Step 2: Test the full triage pipeline

Evaluate the complete multi-agent system to assess end-to-end performance, including routing accuracy.

# Test the complete triage system with mixed domain queries
print("Testing Complete Triage System...")
combined_report = await combined_dataset.evaluate(run_triage_system)
combined_report.print(include_metadata=True)

This shows me end-to-end performance including routing accuracy.

Step 3: Analyze performance by Domain

Utilize metadata to perform in-depth analysis of performance patterns across different domains and categories.

# Analyze performance distribution by domain
ecommerce_cases = [c for c in combined_cases if c.metadata.get('domain') == 'ecommerce']
airline_cases = [c for c in combined_cases if c.metadata.get('domain') == 'airline']

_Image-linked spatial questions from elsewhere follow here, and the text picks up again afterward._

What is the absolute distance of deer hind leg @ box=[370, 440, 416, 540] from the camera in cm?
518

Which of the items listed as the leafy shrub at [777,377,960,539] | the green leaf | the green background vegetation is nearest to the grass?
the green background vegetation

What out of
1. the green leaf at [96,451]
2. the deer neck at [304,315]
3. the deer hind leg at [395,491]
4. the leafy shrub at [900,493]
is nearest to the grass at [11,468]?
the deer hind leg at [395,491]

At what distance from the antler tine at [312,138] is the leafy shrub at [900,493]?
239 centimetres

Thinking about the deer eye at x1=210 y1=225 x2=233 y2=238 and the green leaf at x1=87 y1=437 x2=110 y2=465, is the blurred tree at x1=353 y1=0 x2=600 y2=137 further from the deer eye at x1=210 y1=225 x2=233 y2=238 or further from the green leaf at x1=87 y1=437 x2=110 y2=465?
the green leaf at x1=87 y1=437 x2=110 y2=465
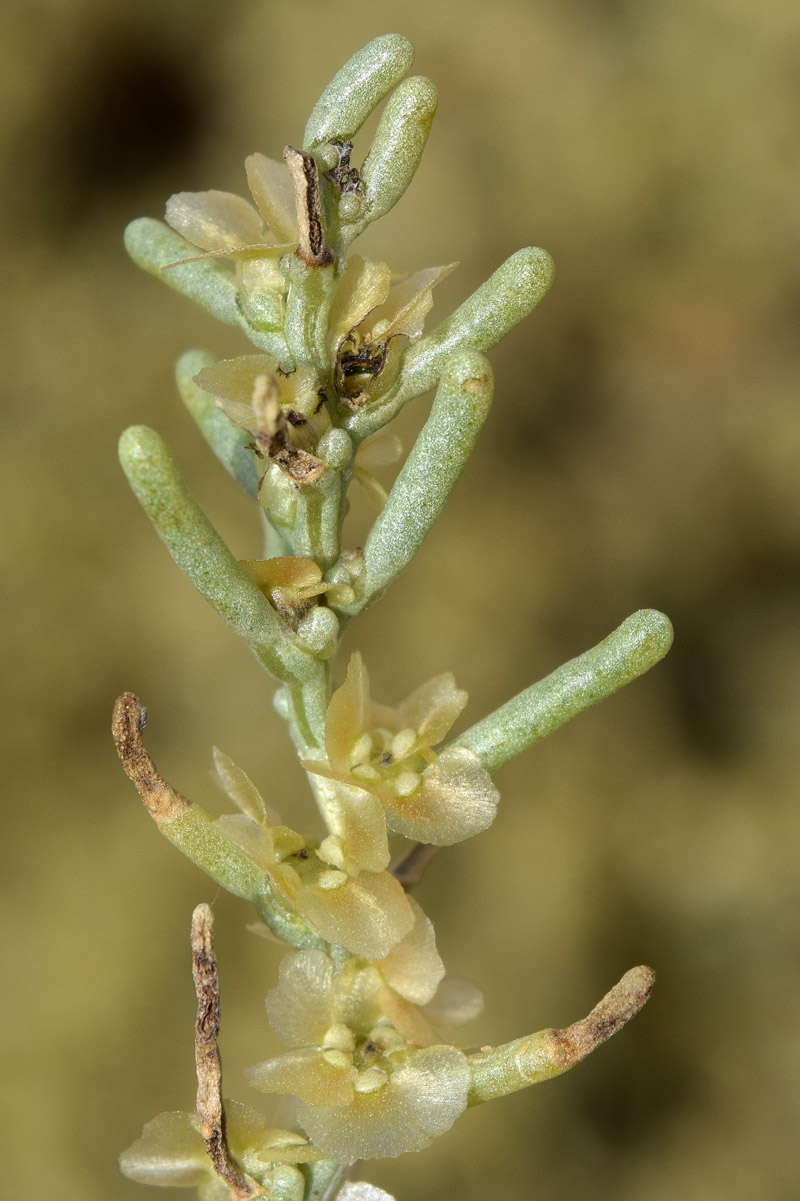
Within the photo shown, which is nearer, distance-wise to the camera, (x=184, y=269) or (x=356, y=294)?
(x=356, y=294)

print(f"E-commerce test cases: {len(ecommerce_cases)}")
print(f"Airline test cases: {len(airline_cases)}")

# You can also analyze by category within each domain
ecommerce_categories = set(c.metadata.get('category') for c in ecommerce_cases)
airline_categories = set(c.metadata.get('category') for c in airline_cases)

print(f"E-commerce categories covered: {ecommerce_categories}")
print(f"Airline categories covered: {airline_categories}")

Conclusion

In this blog post, we demonstrated a robust multi-agent triage system for handling diverse customer queries across different domains. We showcased how to set up specialist agents, implement a triage mechanism, and utilize metadata for in-depth performance analysis. This approach provides a scalable framework that can be easily adapted to different industries or expanded to include additional domains and query types.